Questa domenica girovaghiamo a “valle” e precisamente percorriamo il territorio della “Valle della Cupa” per raggiungere il centro cittadino di Lequile. Situato in quella pianura che circonda il capoluogo leccese,caratterizzato da un esteso avvallamento carsico e conosciuto fin dalla metà degli anni quaranta del seicento con il nome di “Cupa” , la nota località venne da sempre frequentata dalla nobiltà cittadina dei secoli scorsi che si rifugiava per trascorrere la stagione estiva.


Le origini del borgo risalgono tradizionalmente all’epoca dei romani, allorquando il centurione Leculo si stabilì in questa zona, edificando inizialmente il nucleo di una villa residenziale dal quale sarebbe sorto successivamente il primo villaggio; e ad avvalorare questa supposizione, notiamo che il gonfalone comunale presenta: «Lo stemma del comune di Lequile raffigura l’emblema del casato di Leculo: ovvero l’immagine dell’aquila imperiale, che rievoca la sua antica origine romana». Un’altra ipotesi,invece,associa il nome “Lequile” al simbolo dei legionari che si insediarono in questo suolo pianeggiante, perciò dall’emblema “Le aquile” si passò a “Lequile” a seguito del troncamento della vocale “a”.

La cittadina devota a San Vito ha omaggiato il “protettore” in più occasioni ad iniziare dalla piazza principale sede del sobrio palazzo comunale, corredato dallo storico Palazzo dei Principi di Saluzzo e soprattutto luogo dove s’alza un’elegante guglia barocca eseguita per mano dello scultore locale Oronzo Rossi nel 1694 e realizzata in pietra leccese. La guglia a pianta piramidale termina con la statua del Santo patrono e, nel complesso,forma e struttura del monumento richiamano alla concezione architettonica del Barocco napoletano.

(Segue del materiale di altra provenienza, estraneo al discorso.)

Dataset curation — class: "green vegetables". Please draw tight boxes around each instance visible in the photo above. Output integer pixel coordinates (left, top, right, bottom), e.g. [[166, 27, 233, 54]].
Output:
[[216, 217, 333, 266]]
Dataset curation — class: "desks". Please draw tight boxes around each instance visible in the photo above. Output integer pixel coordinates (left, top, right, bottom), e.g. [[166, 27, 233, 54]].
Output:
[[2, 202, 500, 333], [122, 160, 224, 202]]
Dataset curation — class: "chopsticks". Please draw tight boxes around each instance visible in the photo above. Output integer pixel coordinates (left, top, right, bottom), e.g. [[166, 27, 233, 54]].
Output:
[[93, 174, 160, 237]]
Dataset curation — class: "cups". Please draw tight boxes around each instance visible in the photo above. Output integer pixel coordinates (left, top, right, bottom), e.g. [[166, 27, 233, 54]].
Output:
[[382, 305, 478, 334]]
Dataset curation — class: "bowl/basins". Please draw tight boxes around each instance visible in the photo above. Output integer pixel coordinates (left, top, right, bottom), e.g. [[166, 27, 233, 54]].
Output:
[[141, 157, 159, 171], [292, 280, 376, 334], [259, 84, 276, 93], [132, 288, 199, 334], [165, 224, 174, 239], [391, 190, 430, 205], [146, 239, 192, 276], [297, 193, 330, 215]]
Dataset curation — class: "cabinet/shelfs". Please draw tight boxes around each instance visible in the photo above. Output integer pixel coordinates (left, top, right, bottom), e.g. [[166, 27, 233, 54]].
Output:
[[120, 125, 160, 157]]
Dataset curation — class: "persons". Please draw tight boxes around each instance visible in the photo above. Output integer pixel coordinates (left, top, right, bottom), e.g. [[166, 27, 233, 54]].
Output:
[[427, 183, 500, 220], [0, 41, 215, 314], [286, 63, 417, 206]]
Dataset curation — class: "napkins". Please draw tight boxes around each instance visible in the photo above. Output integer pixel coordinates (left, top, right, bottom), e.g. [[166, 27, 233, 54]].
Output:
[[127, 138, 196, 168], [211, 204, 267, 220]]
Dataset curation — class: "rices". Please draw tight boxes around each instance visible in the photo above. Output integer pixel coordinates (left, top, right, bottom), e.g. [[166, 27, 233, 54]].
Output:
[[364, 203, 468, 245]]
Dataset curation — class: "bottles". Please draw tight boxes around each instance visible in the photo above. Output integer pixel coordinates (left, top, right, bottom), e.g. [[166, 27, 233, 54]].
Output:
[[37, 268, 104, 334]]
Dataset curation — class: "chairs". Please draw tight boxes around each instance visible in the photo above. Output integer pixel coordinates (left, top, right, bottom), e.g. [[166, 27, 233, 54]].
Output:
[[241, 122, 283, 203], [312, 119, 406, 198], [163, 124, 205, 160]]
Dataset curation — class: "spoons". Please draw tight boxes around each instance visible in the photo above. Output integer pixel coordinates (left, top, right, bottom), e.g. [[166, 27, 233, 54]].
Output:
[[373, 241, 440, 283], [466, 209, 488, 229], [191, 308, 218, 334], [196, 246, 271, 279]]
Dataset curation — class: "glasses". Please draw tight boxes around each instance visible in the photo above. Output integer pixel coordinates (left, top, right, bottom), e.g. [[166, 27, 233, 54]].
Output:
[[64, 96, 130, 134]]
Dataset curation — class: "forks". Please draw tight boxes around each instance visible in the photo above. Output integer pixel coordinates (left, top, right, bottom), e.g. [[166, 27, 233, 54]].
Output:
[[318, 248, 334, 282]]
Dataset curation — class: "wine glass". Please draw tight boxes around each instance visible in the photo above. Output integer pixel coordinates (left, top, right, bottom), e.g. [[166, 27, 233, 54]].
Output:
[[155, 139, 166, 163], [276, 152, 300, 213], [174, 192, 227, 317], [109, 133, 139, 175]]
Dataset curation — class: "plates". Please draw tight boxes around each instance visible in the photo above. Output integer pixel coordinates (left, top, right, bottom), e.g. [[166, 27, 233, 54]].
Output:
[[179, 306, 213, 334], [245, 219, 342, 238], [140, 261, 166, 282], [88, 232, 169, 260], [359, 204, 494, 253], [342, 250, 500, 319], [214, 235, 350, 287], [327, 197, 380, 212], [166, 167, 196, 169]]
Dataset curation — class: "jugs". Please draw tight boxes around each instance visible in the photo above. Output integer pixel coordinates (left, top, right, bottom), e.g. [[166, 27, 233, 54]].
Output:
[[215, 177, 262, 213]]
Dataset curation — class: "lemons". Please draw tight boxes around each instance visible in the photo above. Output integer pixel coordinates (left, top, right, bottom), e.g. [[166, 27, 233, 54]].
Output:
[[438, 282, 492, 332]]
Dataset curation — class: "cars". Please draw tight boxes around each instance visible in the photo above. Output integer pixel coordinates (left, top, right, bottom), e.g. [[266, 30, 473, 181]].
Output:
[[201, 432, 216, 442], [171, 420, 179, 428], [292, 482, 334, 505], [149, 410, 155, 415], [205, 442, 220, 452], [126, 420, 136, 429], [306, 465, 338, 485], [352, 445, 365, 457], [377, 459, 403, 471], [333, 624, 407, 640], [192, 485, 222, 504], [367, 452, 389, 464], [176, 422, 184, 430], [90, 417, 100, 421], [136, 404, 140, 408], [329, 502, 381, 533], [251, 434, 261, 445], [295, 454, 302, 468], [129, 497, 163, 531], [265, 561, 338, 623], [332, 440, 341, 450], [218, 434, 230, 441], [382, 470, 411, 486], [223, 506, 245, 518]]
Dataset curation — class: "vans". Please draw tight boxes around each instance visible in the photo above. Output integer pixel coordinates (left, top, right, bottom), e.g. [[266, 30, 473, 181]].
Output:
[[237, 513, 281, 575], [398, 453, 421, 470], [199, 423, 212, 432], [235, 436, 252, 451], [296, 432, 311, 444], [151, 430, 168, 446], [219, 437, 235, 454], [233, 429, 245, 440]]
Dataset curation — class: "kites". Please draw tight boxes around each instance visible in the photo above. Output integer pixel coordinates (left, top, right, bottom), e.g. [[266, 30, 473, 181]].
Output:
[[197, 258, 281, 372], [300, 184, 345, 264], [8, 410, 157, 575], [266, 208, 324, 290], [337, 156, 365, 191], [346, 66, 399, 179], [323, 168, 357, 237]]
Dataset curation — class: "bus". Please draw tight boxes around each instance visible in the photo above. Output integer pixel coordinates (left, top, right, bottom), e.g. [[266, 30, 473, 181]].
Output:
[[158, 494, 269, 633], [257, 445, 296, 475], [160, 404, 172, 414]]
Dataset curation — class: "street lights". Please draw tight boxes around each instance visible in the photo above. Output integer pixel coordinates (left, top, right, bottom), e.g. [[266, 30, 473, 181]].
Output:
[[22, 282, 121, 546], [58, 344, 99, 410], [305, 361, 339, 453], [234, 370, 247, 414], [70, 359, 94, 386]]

Lasciando alle spalle Piazza San Vito e proseguendo lungo l’omonima e sinuosa via,dopo qualche metro s’intravede una raffinata silhouette dalle linee ondulate, e più avanziamo più emerge il contrasto di forme e volumi definite dal gioco della luce. Giunti all’incrocio del “trivium” spicca su di una base ottagonale un alto plinto, raffigurante sui quattro lati l’immagine dell’aquila reale e sopra di esso vi è collocata una colonna votiva, sovrastata dalla statua della Madonna che dirige il suo sguardo in direzione della barocca Chiesa di San Vito edificata con un impianto a croce greca tra il 1661 ed il 1670 dal progettista Salvatore Miccoli.

Il prospetto principale si compone di un ordine inferiore,caratterizzato da uno zoccolo che funge da base per le quattro lesene terminanti con capitelli corinzi legati fra loro da ghirlande di frutta e due nicchie vuote fiancheggianti il portale centrale, il cui timpano triangolare è sormontato dalla statuetta di San Vito. L’ordine superiore comprende quattro pilastri che racchiudono due nicchie all’interno delle quali sono collocate le statue dei Principi degli Apostoli, San Pietro da un lato e dall’altro quella di San Paolo. Nella zona centrale si può ammirare il finestrone dalle eleganti cornici sagomate, al di sopra del quale campeggia il cartiglio con la dedica voluta dal popolo lequilese al suo patrono: D.O.M. DIVO PATRONO LEQUILENSIUM PIETAS AUGUSTIUS INSTAURAVIT A.D.1670.

Chiesa di San Vito (Fonte: Wikipedia)

Chiesa di San Vito (Fonte: Wikipedia)

Il prospetto termina con un frontone semicircolare finemente abbellito da una balaustra che delimita il perimetro di tutta la terrazza, da ultimo come coronamento si erge la maestosa e variopinta cupola ricoperta da una moltitudine di ceramiche policrome.